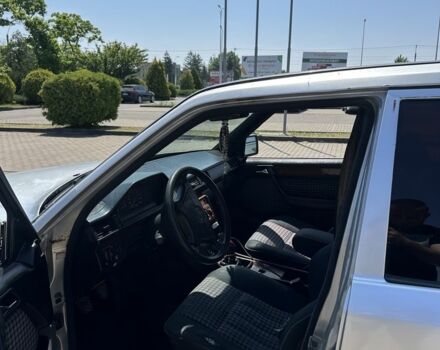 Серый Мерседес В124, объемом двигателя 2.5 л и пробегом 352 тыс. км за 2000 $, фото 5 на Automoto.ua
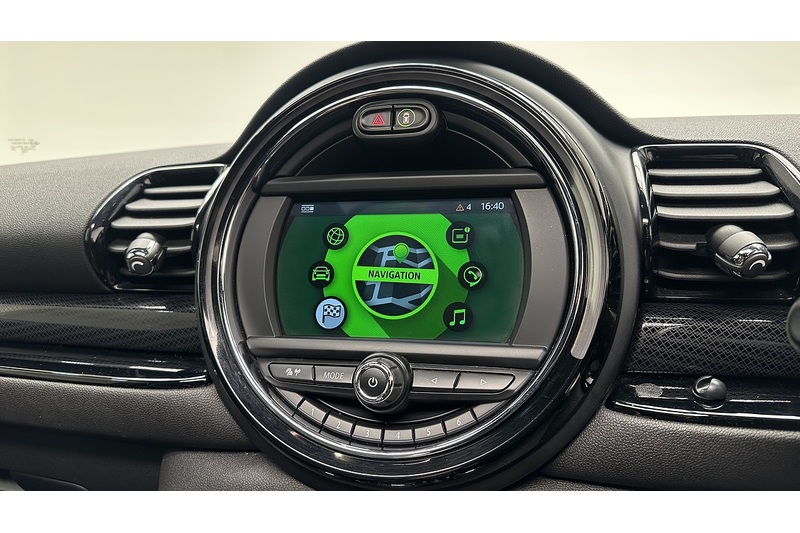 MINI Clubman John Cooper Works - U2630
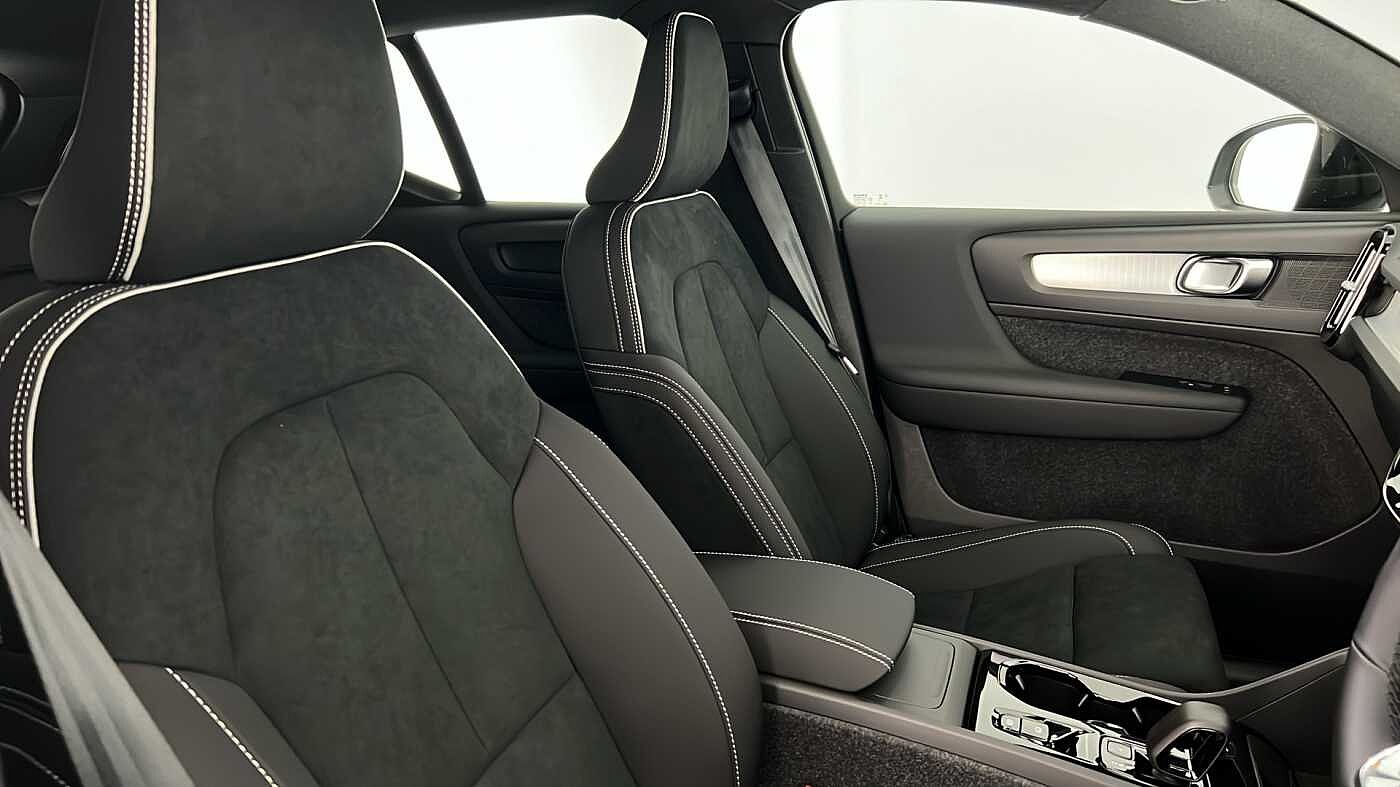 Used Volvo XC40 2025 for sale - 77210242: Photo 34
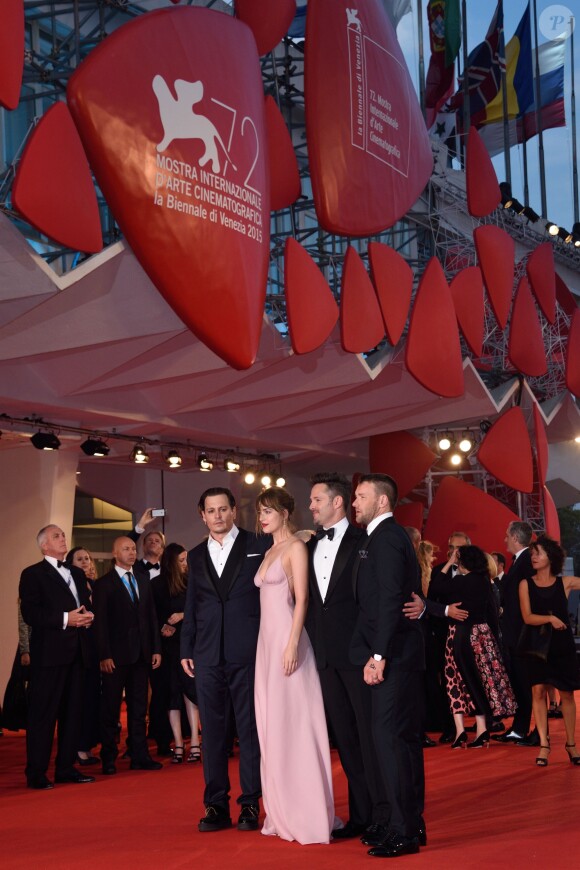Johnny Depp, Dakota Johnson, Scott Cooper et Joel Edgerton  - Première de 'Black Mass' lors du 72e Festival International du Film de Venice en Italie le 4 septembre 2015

========================

## Task objective
Produce an exact copy of each line of data, skipping embedded images.

## Answer section
 Серый Мерседес В124, объемом двигателя 2.5 л и пробегом 352 тыс. км за 2000 $, фото 5 на Automoto.ua
 MINI Clubman John Cooper Works - U2630
 Used Volvo XC40 2025 for sale - 77210242: Photo 34
Johnny Depp, Dakota Johnson, Scott Cooper et Joel Edgerton  - Première de 'Black Mass' lors du 72e Festival International du Film de Venice en Italie le 4 septembre 2015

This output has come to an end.